Google Trends data demonstrates that web searches for the phrase, “how much does a robot cost?” have doubled since 2009. Determining the total cost and return on investment (ROI) of a robot isn’t as straightforward. When you factor in the robot’s engineering and maintenance costs too, budgeting isn’t always as easy as requesting a quote. As well as installation costs, factories may need to build segregated work areas or additional backup power units before a robot can be deployed. That’s not to mention peripheral technology, such as sensors, variable robot grippers and any necessary mounting apparatus.

A report by the Boston Consulting Group suggested that, in order to arrive at a solid cost estimate for robots, customers should multiply the machine’s price tag by a minimum of three. Let’s say a six-axis robot costs $65,000, customers should therefore budget $195,000 for the investment. That said, should the robot require a more extensive equipment overhaul, a multiplication of four or five times the cost of the robot may be required. Then, of course, there are variable costs to contemplate. These include the labour, energy, materials, ongoing maintenance and production supplies required to deploy a robot successfully.

Due to the varying nature of manufacturing facilities, these costs can fluctuate dramatically depending on the industry sector and size of the operation. Manufacturers can only calculate the ROI of an investment after establishing the robot’s total purchasing cost. Even then, manufacturers must consider several other elements, starting with robot use. Consider the following example. A food manufacturer plans to use two SCARA robots to automate pick-and-place processes.

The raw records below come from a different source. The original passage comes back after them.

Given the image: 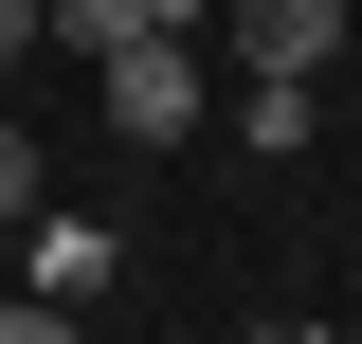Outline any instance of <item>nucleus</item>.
I'll return each mask as SVG.
<instances>
[{
	"label": "nucleus",
	"instance_id": "1",
	"mask_svg": "<svg viewBox=\"0 0 362 344\" xmlns=\"http://www.w3.org/2000/svg\"><path fill=\"white\" fill-rule=\"evenodd\" d=\"M109 127H127V145H181V127H199V37L145 18V37L109 55Z\"/></svg>",
	"mask_w": 362,
	"mask_h": 344
},
{
	"label": "nucleus",
	"instance_id": "2",
	"mask_svg": "<svg viewBox=\"0 0 362 344\" xmlns=\"http://www.w3.org/2000/svg\"><path fill=\"white\" fill-rule=\"evenodd\" d=\"M218 55L235 73H326L344 55V0H218Z\"/></svg>",
	"mask_w": 362,
	"mask_h": 344
},
{
	"label": "nucleus",
	"instance_id": "3",
	"mask_svg": "<svg viewBox=\"0 0 362 344\" xmlns=\"http://www.w3.org/2000/svg\"><path fill=\"white\" fill-rule=\"evenodd\" d=\"M18 236H37V272H18V290H54V308H109V272H127V236H109V217H73V200H37Z\"/></svg>",
	"mask_w": 362,
	"mask_h": 344
},
{
	"label": "nucleus",
	"instance_id": "4",
	"mask_svg": "<svg viewBox=\"0 0 362 344\" xmlns=\"http://www.w3.org/2000/svg\"><path fill=\"white\" fill-rule=\"evenodd\" d=\"M308 127H326V73H235V145L254 164H290Z\"/></svg>",
	"mask_w": 362,
	"mask_h": 344
},
{
	"label": "nucleus",
	"instance_id": "5",
	"mask_svg": "<svg viewBox=\"0 0 362 344\" xmlns=\"http://www.w3.org/2000/svg\"><path fill=\"white\" fill-rule=\"evenodd\" d=\"M0 344H90V308H54V290H0Z\"/></svg>",
	"mask_w": 362,
	"mask_h": 344
},
{
	"label": "nucleus",
	"instance_id": "6",
	"mask_svg": "<svg viewBox=\"0 0 362 344\" xmlns=\"http://www.w3.org/2000/svg\"><path fill=\"white\" fill-rule=\"evenodd\" d=\"M37 200H54V181H37V127H0V236H18Z\"/></svg>",
	"mask_w": 362,
	"mask_h": 344
},
{
	"label": "nucleus",
	"instance_id": "7",
	"mask_svg": "<svg viewBox=\"0 0 362 344\" xmlns=\"http://www.w3.org/2000/svg\"><path fill=\"white\" fill-rule=\"evenodd\" d=\"M145 18H163V37H218V0H145Z\"/></svg>",
	"mask_w": 362,
	"mask_h": 344
},
{
	"label": "nucleus",
	"instance_id": "8",
	"mask_svg": "<svg viewBox=\"0 0 362 344\" xmlns=\"http://www.w3.org/2000/svg\"><path fill=\"white\" fill-rule=\"evenodd\" d=\"M18 55H37V0H0V73H18Z\"/></svg>",
	"mask_w": 362,
	"mask_h": 344
},
{
	"label": "nucleus",
	"instance_id": "9",
	"mask_svg": "<svg viewBox=\"0 0 362 344\" xmlns=\"http://www.w3.org/2000/svg\"><path fill=\"white\" fill-rule=\"evenodd\" d=\"M344 109H362V55H344Z\"/></svg>",
	"mask_w": 362,
	"mask_h": 344
},
{
	"label": "nucleus",
	"instance_id": "10",
	"mask_svg": "<svg viewBox=\"0 0 362 344\" xmlns=\"http://www.w3.org/2000/svg\"><path fill=\"white\" fill-rule=\"evenodd\" d=\"M0 290H18V272H0Z\"/></svg>",
	"mask_w": 362,
	"mask_h": 344
}]
</instances>
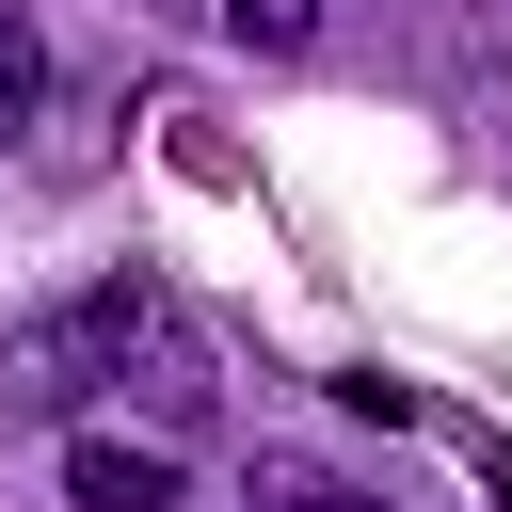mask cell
I'll list each match as a JSON object with an SVG mask.
<instances>
[{"label": "cell", "instance_id": "277c9868", "mask_svg": "<svg viewBox=\"0 0 512 512\" xmlns=\"http://www.w3.org/2000/svg\"><path fill=\"white\" fill-rule=\"evenodd\" d=\"M32 96H48V32H32V0H0V144L32 128Z\"/></svg>", "mask_w": 512, "mask_h": 512}, {"label": "cell", "instance_id": "3957f363", "mask_svg": "<svg viewBox=\"0 0 512 512\" xmlns=\"http://www.w3.org/2000/svg\"><path fill=\"white\" fill-rule=\"evenodd\" d=\"M144 16H192V32H240L256 64H304V48H320V0H144Z\"/></svg>", "mask_w": 512, "mask_h": 512}, {"label": "cell", "instance_id": "8992f818", "mask_svg": "<svg viewBox=\"0 0 512 512\" xmlns=\"http://www.w3.org/2000/svg\"><path fill=\"white\" fill-rule=\"evenodd\" d=\"M272 512H384V496H336V480H272Z\"/></svg>", "mask_w": 512, "mask_h": 512}, {"label": "cell", "instance_id": "7a4b0ae2", "mask_svg": "<svg viewBox=\"0 0 512 512\" xmlns=\"http://www.w3.org/2000/svg\"><path fill=\"white\" fill-rule=\"evenodd\" d=\"M192 464L160 432H64V512H176Z\"/></svg>", "mask_w": 512, "mask_h": 512}, {"label": "cell", "instance_id": "6da1fadb", "mask_svg": "<svg viewBox=\"0 0 512 512\" xmlns=\"http://www.w3.org/2000/svg\"><path fill=\"white\" fill-rule=\"evenodd\" d=\"M160 304H176L160 272H96V288H64V304L0 320V416H48V432H80V400L128 368V336H144Z\"/></svg>", "mask_w": 512, "mask_h": 512}, {"label": "cell", "instance_id": "5b68a950", "mask_svg": "<svg viewBox=\"0 0 512 512\" xmlns=\"http://www.w3.org/2000/svg\"><path fill=\"white\" fill-rule=\"evenodd\" d=\"M336 416H384V432H400V416H432V400H416V384H384V368H336Z\"/></svg>", "mask_w": 512, "mask_h": 512}]
</instances>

The robots will run for three shifts a day, six days a week, 48 weeks of the year. The equivalent labor usually requires two operators per shift, equating to six operators to complete the same throughput over a working week. Using the lower average salary of a US production operative as an example, at $25,000 per annum, removing these roles would reduce labor costs by $150,000 a year. However, human labor is not eliminated. A good rule-of-thumb for labor estimations alongside a robotic system is 25 per cent of current costs, reducing the total labor budget to an impressive $37,500 per year.

Minus this figure from the total robot purchasing cost we determined earlier, and manufacturers have an estimated ROI for the first year. That said, there are some flaws in this method of ROI calculation. Many of these figures are estimates. For a true reflection of ROI, manufacturers should conduct a thorough cost analysis based on the operations of their facility, as well as a risk assessment. But what about the complementary benefits of robots that aren’t considered in this calculation? Robots offer peace-of-mind for delivering productivity gains to improve a factory’s bottom line.

For instance, eliminating the likelihood of human error in manufacturing processes can reduce scrap material, minimize reworks and improve the consistency of products. According to the Annual Manufacturing Report 2019 , over three quarters of manufacturers are ready to invest in new technologies to boost productivity. No doubt, robots will be among these investments. However, as manufacturers consider investing in robotic technology for productivity, it’s vital they have a clear grasp of ROI validating purchasing decisions.